(Stored items)
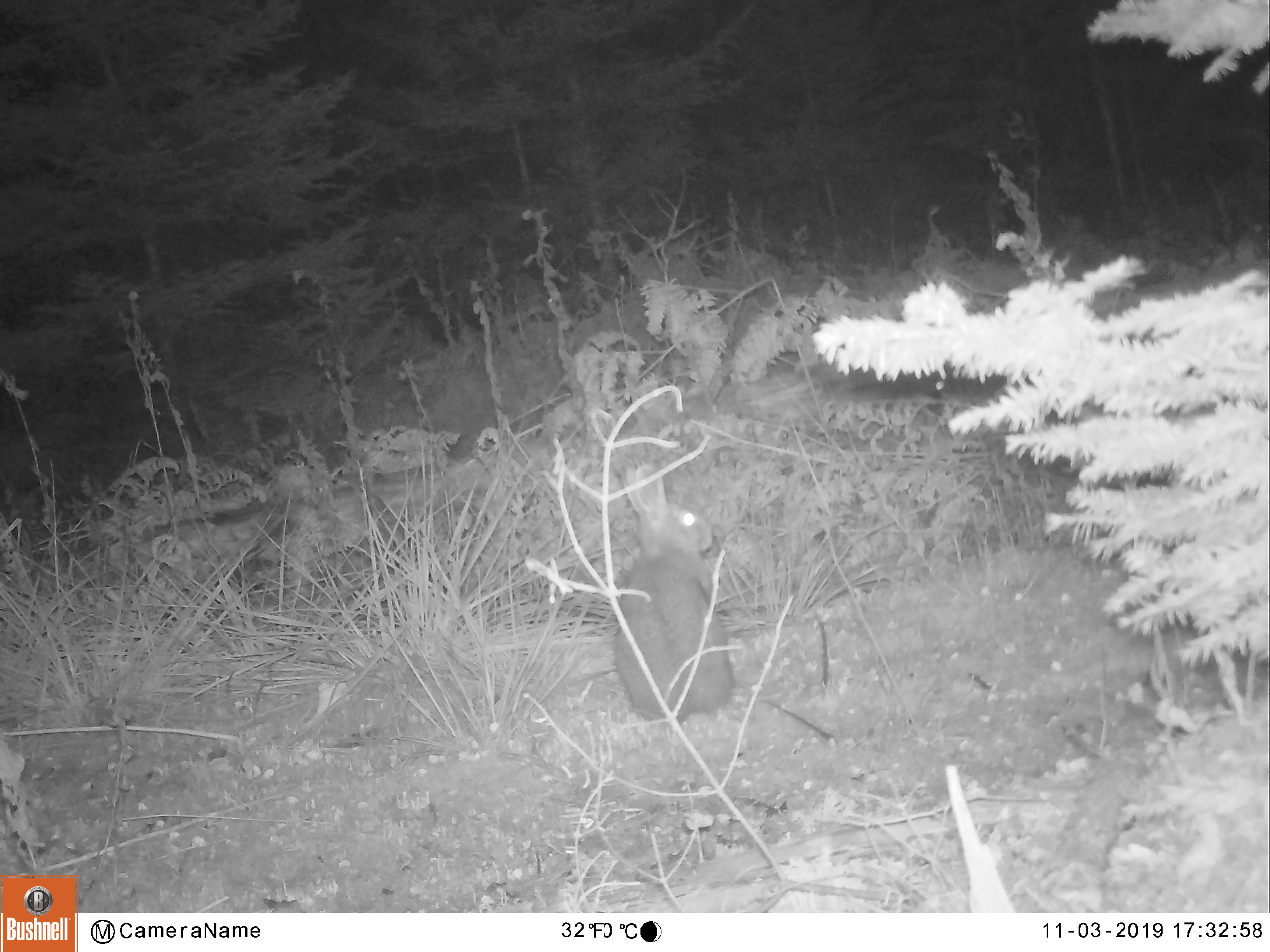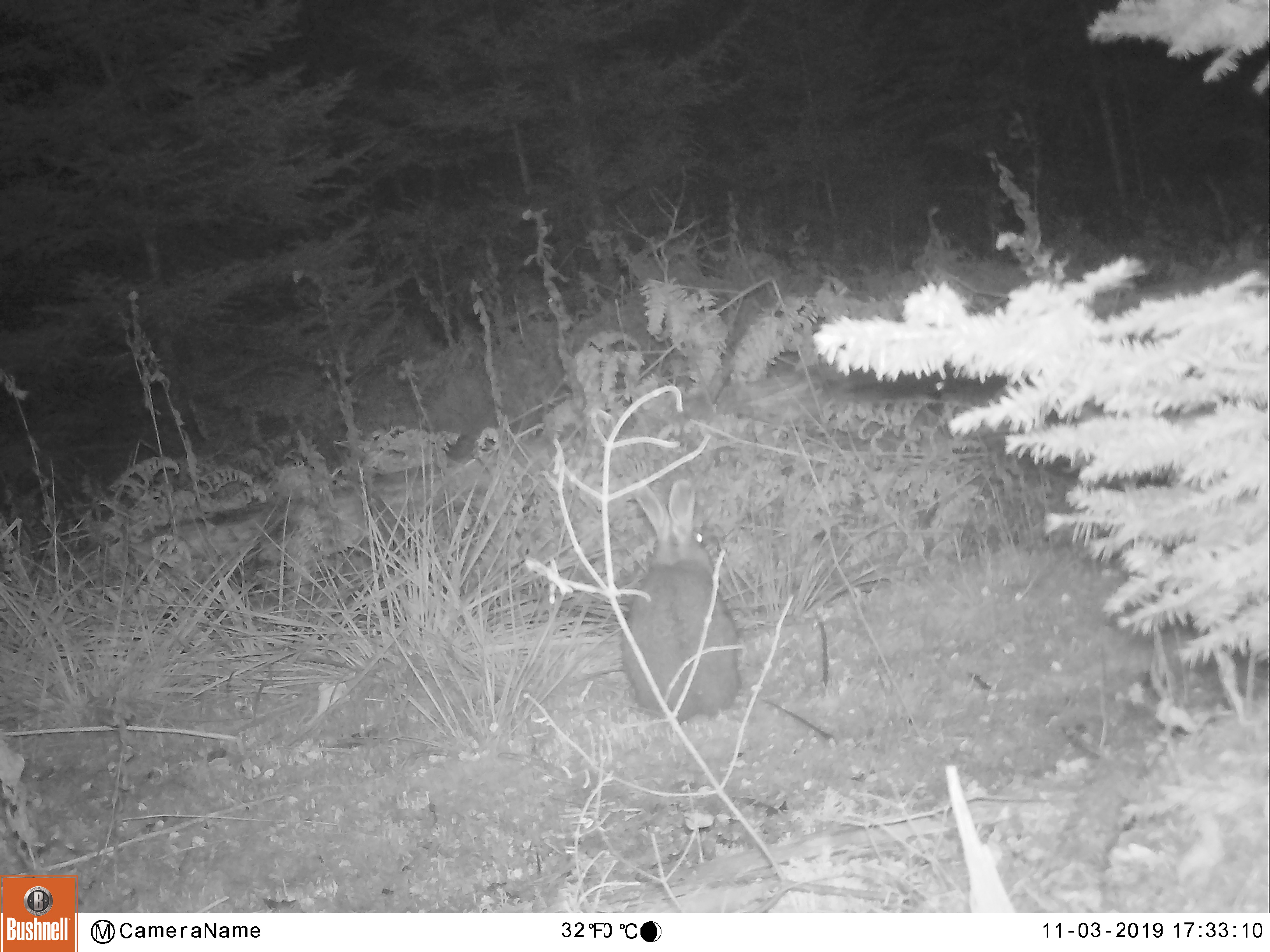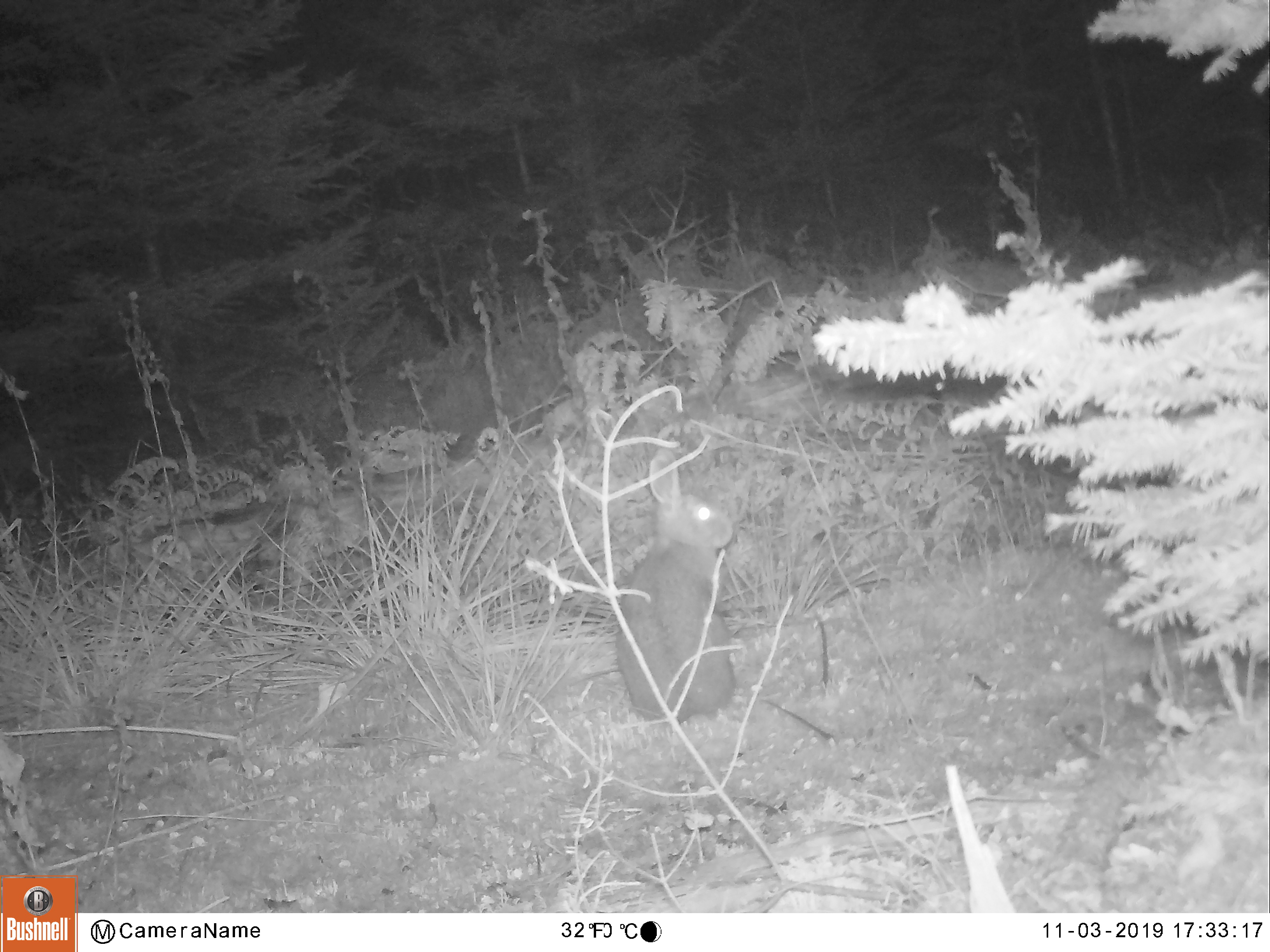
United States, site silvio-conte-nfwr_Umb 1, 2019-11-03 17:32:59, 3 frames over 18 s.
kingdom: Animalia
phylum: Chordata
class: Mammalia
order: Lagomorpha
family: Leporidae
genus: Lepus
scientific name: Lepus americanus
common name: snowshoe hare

--

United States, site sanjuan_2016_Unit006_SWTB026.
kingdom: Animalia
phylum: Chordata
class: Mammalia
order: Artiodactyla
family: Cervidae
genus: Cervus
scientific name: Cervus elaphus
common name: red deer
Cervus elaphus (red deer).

* * *

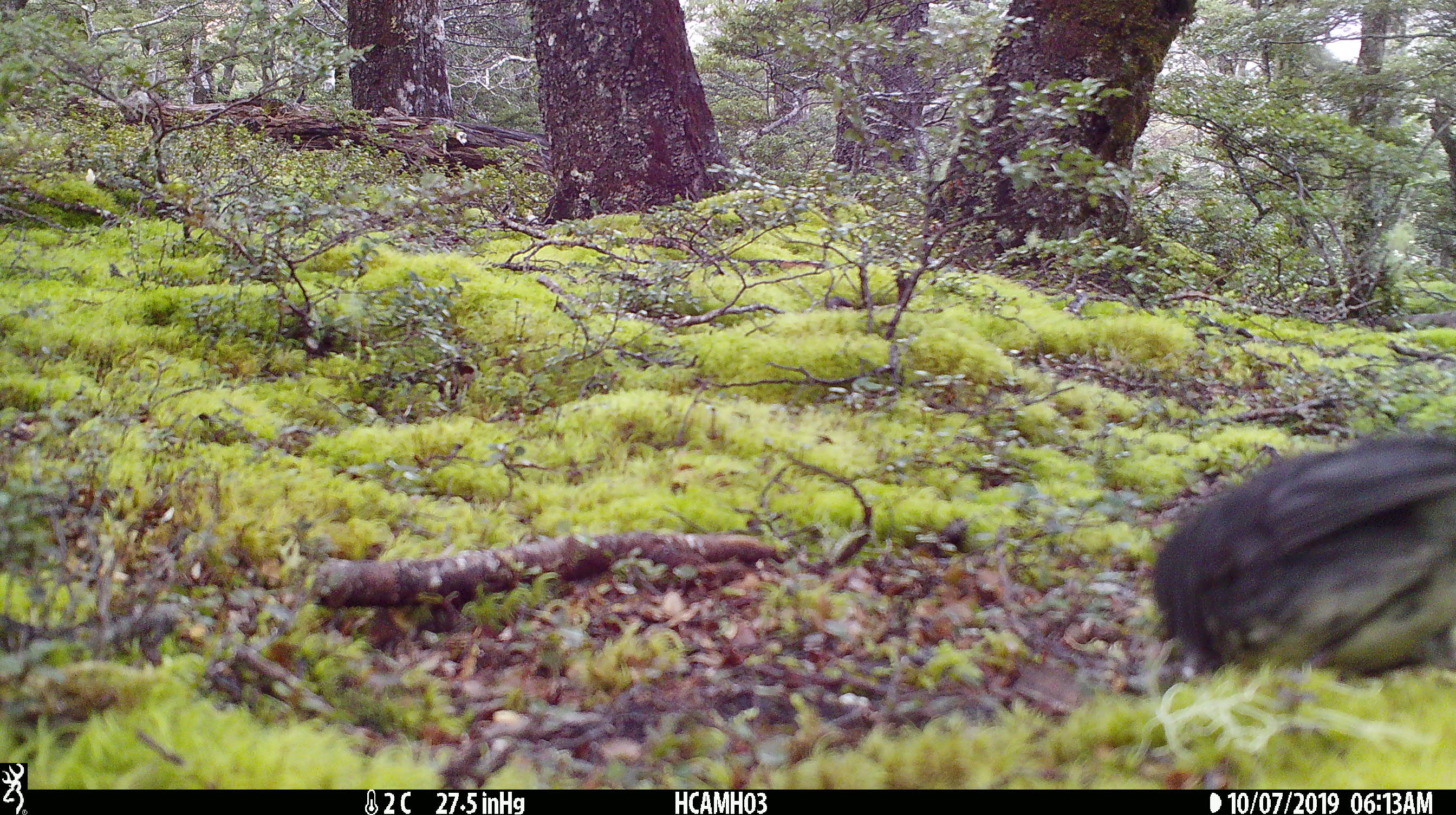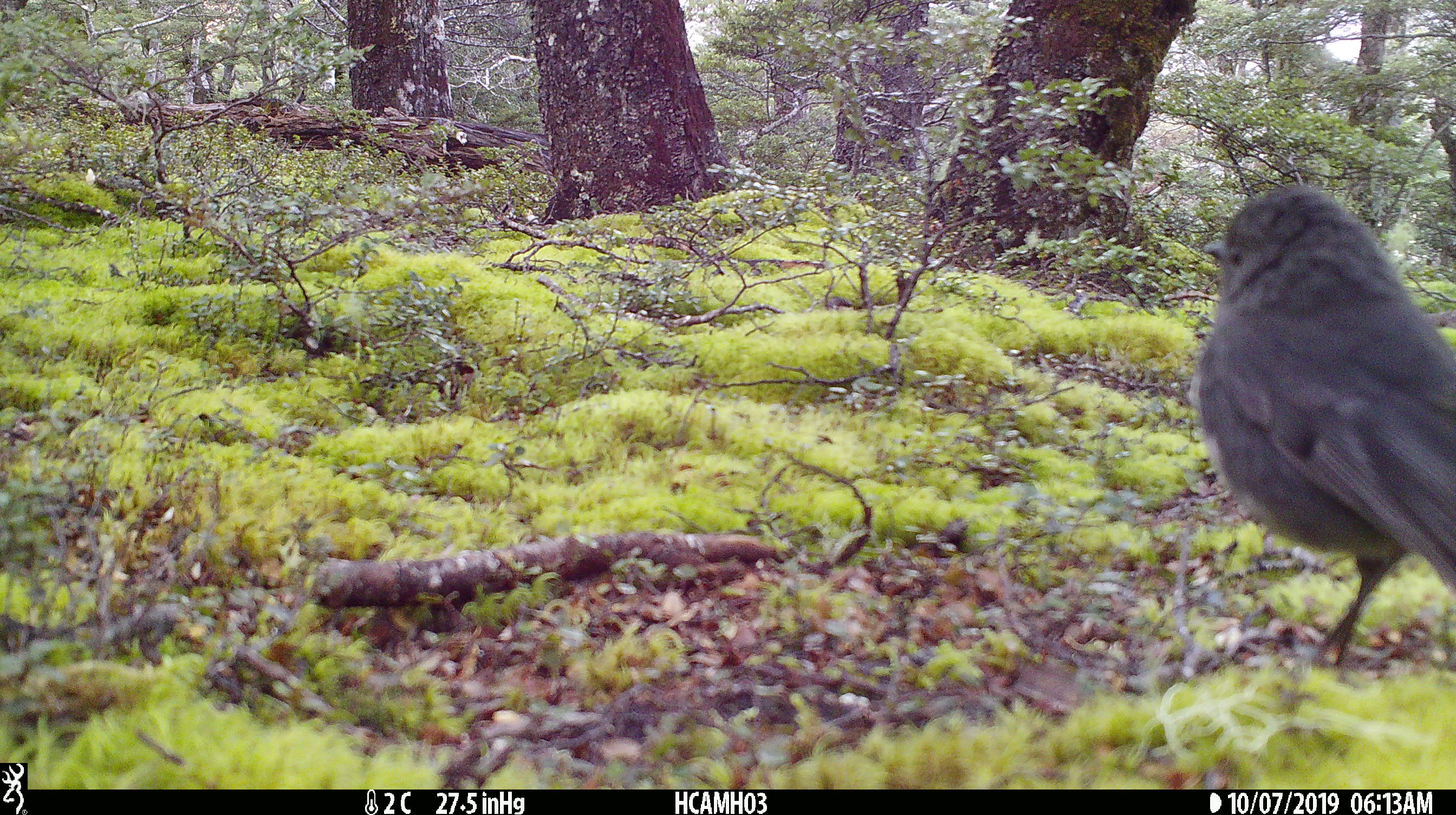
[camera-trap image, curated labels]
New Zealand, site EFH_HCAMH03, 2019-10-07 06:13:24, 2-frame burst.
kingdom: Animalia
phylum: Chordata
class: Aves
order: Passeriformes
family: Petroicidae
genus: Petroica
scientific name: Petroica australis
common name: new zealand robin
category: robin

What the exercise asks → Look above for the line with "United States, site silvio-conte-nfwr_Umb" and the line with "common name: snowshoe hare". Write out those two lines and all the lines between them, exactly, and no others.

Reply to the exercise →
United States, site silvio-conte-nfwr_Umb 1, 2019-11-03 17:32:59, 3 frames over 18 s.
kingdom: Animalia
phylum: Chordata
class: Mammalia
order: Lagomorpha
family: Leporidae
genus: Lepus
scientific name: Lepus americanus
common name: snowshoe hare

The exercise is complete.